Purpose of the Study:
- To determine the optimal sampling strategy for test positives and negatives to minimize total sample size for verification.
- To achieve narrow confidence intervals for test sensitivity at minimal cost.
- To provide practical guidance for cost-efficient screening test evaluations.
Main Methods:
- Utilized formulae from Begg and Greenes (1983) for optimal sampling.
- Calculated optimal sampling fractions based on desired confidence interval width for sensitivity.
- Analyzed the impact of varying sensitivity and specificity on sampling strategies and cost savings.
Main Results:
- Optimal sampling often requires verifying more test positives and fewer test negatives than equal sampling fractions, unless sensitivity is very high.
- For sensitivity=0.7 and specificity=0.99, optimal sampling involves 6.2% test positives vs. 1.7% with equal fractions.

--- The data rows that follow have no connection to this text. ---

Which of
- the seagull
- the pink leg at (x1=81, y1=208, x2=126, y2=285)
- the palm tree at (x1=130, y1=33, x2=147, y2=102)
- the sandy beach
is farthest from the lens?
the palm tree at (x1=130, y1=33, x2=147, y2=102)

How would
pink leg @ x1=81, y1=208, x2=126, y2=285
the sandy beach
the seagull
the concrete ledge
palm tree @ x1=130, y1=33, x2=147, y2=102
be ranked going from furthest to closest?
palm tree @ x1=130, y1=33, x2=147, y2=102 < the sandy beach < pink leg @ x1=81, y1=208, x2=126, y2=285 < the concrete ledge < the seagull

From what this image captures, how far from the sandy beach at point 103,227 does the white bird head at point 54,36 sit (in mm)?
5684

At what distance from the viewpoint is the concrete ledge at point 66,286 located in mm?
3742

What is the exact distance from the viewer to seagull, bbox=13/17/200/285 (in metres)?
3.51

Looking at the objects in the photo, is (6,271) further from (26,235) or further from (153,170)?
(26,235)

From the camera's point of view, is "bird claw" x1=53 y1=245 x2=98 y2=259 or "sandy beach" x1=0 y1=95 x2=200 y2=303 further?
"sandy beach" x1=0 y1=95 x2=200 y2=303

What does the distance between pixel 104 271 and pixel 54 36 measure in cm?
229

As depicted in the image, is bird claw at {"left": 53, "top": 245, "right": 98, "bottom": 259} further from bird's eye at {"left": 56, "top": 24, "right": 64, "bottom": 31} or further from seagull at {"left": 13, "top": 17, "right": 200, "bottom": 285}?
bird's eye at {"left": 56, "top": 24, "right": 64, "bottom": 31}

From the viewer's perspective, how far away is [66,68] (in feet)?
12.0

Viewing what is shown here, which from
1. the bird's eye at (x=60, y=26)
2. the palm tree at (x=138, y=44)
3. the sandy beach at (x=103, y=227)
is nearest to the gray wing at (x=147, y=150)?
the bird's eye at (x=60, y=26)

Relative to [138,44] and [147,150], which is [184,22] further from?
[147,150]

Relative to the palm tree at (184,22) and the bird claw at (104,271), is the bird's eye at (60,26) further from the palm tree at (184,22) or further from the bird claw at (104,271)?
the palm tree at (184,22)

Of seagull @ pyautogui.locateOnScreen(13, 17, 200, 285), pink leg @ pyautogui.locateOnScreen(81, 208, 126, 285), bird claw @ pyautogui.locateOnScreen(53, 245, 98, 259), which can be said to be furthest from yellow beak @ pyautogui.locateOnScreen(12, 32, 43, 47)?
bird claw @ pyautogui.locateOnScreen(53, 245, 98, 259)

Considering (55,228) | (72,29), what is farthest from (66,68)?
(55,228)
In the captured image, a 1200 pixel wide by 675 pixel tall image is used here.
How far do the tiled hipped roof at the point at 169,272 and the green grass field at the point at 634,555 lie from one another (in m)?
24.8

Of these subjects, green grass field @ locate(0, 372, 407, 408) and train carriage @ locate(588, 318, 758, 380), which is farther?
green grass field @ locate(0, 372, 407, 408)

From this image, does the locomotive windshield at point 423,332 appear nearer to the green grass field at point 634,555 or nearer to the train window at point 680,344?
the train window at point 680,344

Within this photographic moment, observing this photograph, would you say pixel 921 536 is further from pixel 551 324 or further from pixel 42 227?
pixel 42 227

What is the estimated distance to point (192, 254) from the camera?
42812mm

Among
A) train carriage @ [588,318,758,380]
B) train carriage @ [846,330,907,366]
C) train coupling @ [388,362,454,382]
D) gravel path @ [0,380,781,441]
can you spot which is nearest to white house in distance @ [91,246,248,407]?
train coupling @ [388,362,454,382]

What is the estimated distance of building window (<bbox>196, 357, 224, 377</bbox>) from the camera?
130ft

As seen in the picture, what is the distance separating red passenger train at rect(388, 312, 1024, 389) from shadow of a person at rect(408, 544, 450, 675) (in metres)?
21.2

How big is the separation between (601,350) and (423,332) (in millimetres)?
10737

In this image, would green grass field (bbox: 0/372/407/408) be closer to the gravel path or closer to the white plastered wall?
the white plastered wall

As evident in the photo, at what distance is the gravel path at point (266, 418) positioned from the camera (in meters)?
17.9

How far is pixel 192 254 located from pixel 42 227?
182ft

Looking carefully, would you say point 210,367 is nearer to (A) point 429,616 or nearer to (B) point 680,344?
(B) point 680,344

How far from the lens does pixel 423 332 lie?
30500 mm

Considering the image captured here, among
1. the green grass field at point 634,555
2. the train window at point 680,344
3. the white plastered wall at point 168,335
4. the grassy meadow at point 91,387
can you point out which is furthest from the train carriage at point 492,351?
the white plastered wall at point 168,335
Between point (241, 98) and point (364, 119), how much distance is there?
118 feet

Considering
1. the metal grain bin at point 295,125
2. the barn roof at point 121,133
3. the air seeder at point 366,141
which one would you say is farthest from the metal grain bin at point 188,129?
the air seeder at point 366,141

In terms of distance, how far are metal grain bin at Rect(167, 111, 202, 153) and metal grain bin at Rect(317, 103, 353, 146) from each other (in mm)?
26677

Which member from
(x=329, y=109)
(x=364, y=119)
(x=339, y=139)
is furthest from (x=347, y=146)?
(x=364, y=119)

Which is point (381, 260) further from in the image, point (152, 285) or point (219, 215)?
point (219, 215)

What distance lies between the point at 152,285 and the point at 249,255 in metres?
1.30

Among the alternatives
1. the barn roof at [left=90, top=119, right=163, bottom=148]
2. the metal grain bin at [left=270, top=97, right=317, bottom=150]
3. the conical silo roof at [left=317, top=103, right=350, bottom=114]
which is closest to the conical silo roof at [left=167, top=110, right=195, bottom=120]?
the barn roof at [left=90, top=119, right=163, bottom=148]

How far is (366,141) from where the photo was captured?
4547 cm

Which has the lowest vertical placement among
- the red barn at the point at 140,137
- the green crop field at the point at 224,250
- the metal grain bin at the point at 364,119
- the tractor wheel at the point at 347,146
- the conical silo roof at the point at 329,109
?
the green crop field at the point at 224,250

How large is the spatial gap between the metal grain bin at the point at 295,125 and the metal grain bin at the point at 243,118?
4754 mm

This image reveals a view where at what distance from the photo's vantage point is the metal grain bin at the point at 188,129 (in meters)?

- Significant cost savings (up to 50%) are achievable for lower sensitivities (e.g., 0.3), with negligible savings for high sensitivities (>0.8).
Conclusions:
- Adjusting sampling fractions for test positives and negatives is an effective strategy for reducing costs in screening test evaluations.
- Optimal sampling strategies primarily impact sensitivity estimation and cost-efficiency, with minimal effect on specificity confidence intervals.
- The study provides figures to guide the selection of optimal sampling strategies based on estimated specificity and sensitivity ranges.